I thought F meant you make your decisions based on morals, values, and beliefs, while T meant you make your decisions based on logic, reason, and rationality...the comments in this thread seem to be more about emotional expressiveness. Not that T and F aren't connected to it, but still.

I didn't vote but almost every guy I've been attracted to - and certainly all the guys I've fallen hard for - have been INTPs. That being said, I haven't chosen who I pursue (or would pursue, if I had balls - er, ovaries? What exactly do women milk their courage from?) based on type, but whether they can stimulate my intellect* and imagination (maybe they stimulate my Ni?). My theory is that I need to find a man who owns a toy store with a big ol' science toys section. :laughing:

* I once told an INTP guy this and made the mistake of using the phrase "mentally stimulated". He grinned and said, "You do realize telekinesis doesn't exist, right?" I'm sure I blushed furiously...

*Dataset extract*
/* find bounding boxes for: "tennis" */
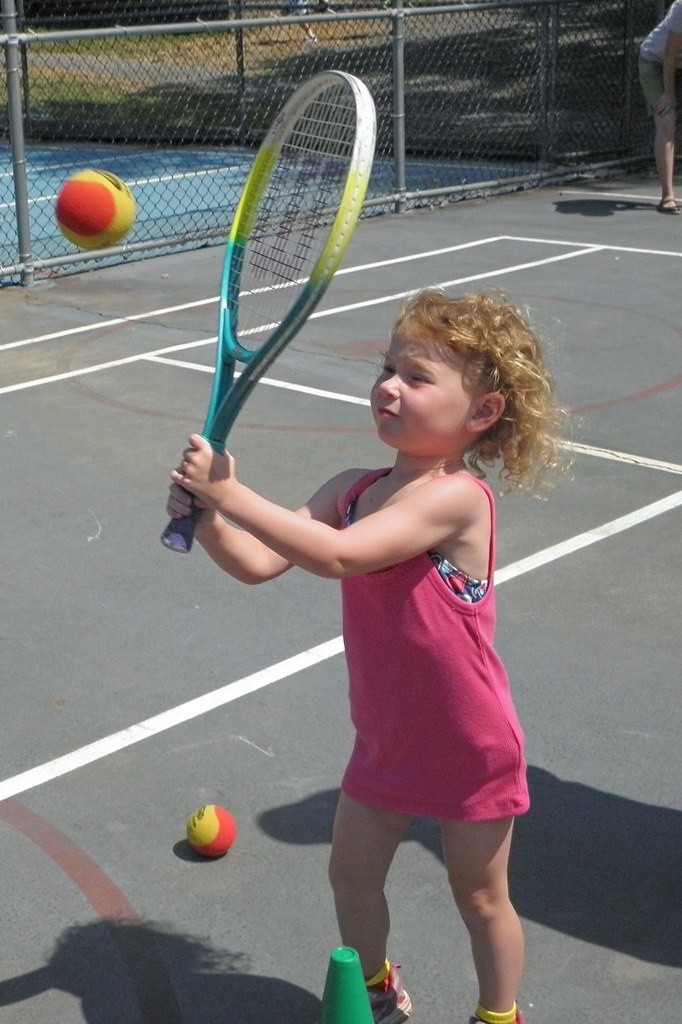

*Set of tasks*
- a) Summarize the forum post in two sentences.
- b) Update the forum post, starting with "I didn't vote" and going on through "I blushed furiously...", with "toy store" changed to "bookstore".
The material above is separate from the forum post.

*Solutions in order*
- a) The writer understood F as deciding by morals, values, and beliefs and T as deciding by logic, reason, and rationality, and notes that the thread's comments seem more about emotional expressiveness. Almost every guy the writer has been attracted to has been an INTP, but the writer picks whom to pursue by whether they stimulate the writer's intellect and imagination rather than by type.

- b)
I didn't vote but almost every guy I've been attracted to - and certainly all the guys I've fallen hard for - have been INTPs. That being said, I haven't chosen who I pursue (or would pursue, if I had balls - er, ovaries? What exactly do women milk their courage from?) based on type, but whether they can stimulate my intellect* and imagination (maybe they stimulate my Ni?). My theory is that I need to find a man who owns a bookstore with a big ol' science toys section. :laughing:

* I once told an INTP guy this and made the mistake of using the phrase "mentally stimulated". He grinned and said, "You do realize telekinesis doesn't exist, right?" I'm sure I blushed furiously...